Through the above description of the embodiments, those skilled in the art can clearly understand that the method according to the above embodiments can be implemented by software plus necessary general hardware platform, but may also be implemented by hardware, but in many cases, the former is a better embodiment. Based on such understanding, the technical solution of the present invention or portions thereof contributing to the prior art may be embodied in the form of a software product, which is stored in a storage medium (e.g. ROM/RAM, magnetic disk, optical disk) and includes instructions for enabling a terminal device (e.g. a mobile phone, a computer, a server, or a network device) to execute the method according to the embodiments of the present invention.
In this embodiment, a text processing apparatus is further provided, and the text processing apparatus is used for implementing the foregoing embodiments and preferred embodiments, and the description of the text processing apparatus is omitted for brevity. As used below, the term "module" may be a combination of software and/or hardware that implements a predetermined function. Although the means described in the embodiments below are preferably implemented in software, an implementation in hardware, or a combination of software and hardware is also possible and contemplated.
Fig. 4 is a block diagram of a structure of a text processing apparatus according to an embodiment of the present invention, as shown in fig. 4, the text processing apparatus including:
the segmentation unit 41 is configured to segment the target text according to a preset delimiter to obtain a chunk set corresponding to the target text, where chunks in the chunk set are composed of different words.
The first obtaining unit 43 is configured to input each chunk in the chunk set into the pre-training model to obtain a word vector corresponding to each chunk.

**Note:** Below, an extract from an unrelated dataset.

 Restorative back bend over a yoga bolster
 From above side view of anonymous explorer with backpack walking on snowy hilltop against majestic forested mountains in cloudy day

And the determining unit 45 is used for inputting the word vector corresponding to each chunk into the bidirectional recurrent neural network and determining the dependency relationship between each chunk.
And the second obtaining unit 47 is configured to process the chunks in the chunk set according to the dependency relationship, so as to obtain a target text segmentation result.

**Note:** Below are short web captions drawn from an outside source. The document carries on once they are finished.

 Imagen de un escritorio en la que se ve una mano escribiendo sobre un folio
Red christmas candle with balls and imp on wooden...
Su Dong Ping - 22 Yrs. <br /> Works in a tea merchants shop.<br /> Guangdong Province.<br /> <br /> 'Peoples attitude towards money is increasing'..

According to the embodiment provided by the application, the segmentation unit 41 segments the target text according to the preset separators to obtain a chunk set corresponding to the target text, wherein chunks in the chunk set are composed of different words; the first obtaining unit 43 inputs each chunk in the chunk set into the pre-training model to obtain a word vector corresponding to each chunk; the determining unit 45 inputs the word vector corresponding to each chunk into the bi-directional recurrent neural network, and determines the dependency relationship between each chunk; the second obtaining unit 47 processes the chunks in the chunk set according to the dependency relationship, so as to obtain a target text segmentation result. The method and the device at least solve the technical problem that the text segmentation accuracy is low in the prior art.

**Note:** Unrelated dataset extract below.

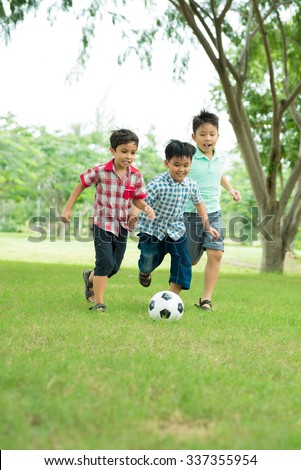 Little boys playing soccer in the park - stock photo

Optionally, the second obtaining unit 47 may include: and the second obtaining module is used for merging the chunks with the same dependence relationship to obtain a target text segmentation result.
Optionally, the first obtaining unit may include: the first obtaining module is used for carrying out word vector coding through a pre-training model under the condition that the target text D is segmented into N words and the chunk set comprises the N words, so as to obtain word vectors in N x m format of each word, wherein N represents the number of words in each word and m represents the dimension of a feature vector of the pre-training model.
Optionally, the apparatus may further include: and the calculation unit is used for performing word vector coding through the pre-training model to obtain a word vector in an n x m format of each clause, and then converting the word vector of each clause into a one-dimensional vector by using a device for calculating average pooling to obtain a text sequence corresponding to the target text.
Optionally, the determining unit 45 may include: a third obtaining module, configured to input the text sequence into the bidirectional recurrent neural network to which the text sequence belongs, and obtain an expression vector in which each clause includes context semantics; the processing module is used for processing the representation vector through the full connection layer to obtain a target vector; and the determining module is used for determining the dependency relationship between each chunk according to the target vector.
It should be noted that the above modules may be implemented by software or hardware, and for the latter, the following may be implemented, but not limited to: the modules are all positioned in the same processor; alternatively, the modules are respectively located in different processors in any combination.
Embodiments of the present invention also provide a storage medium having a computer program stored therein, wherein the computer program is arranged to perform the steps of any of the above method embodiments when executed.
Alternatively, in the present embodiment, the storage medium may be configured to store a computer program for executing the following steps:
s1, segmenting the target text according to preset separators to obtain a chunk set corresponding to the target text, wherein chunks in the chunk set are composed of different words;
s2, inputting each chunk in the chunk set into a pre-training model to obtain a word vector corresponding to each chunk;
s3, inputting the word vector corresponding to each chunk into a bidirectional recurrent neural network, and determining the dependency relationship between each chunk;
and S4, processing the chunks in the chunk set according to the dependency relationship to obtain a target text segmentation result.
Optionally, in this embodiment, the storage medium may include, but is not limited to: various media capable of storing computer programs, such as a usb disk, a Read-Only Memory (ROM), a Random Access Memory (RAM), a removable hard disk, a magnetic disk, or an optical disk.
Embodiments of the present invention further provide an electronic device, comprising a memory having a computer program stored therein and a processor configured to run the computer program to perform the steps of any of the method embodiments described above.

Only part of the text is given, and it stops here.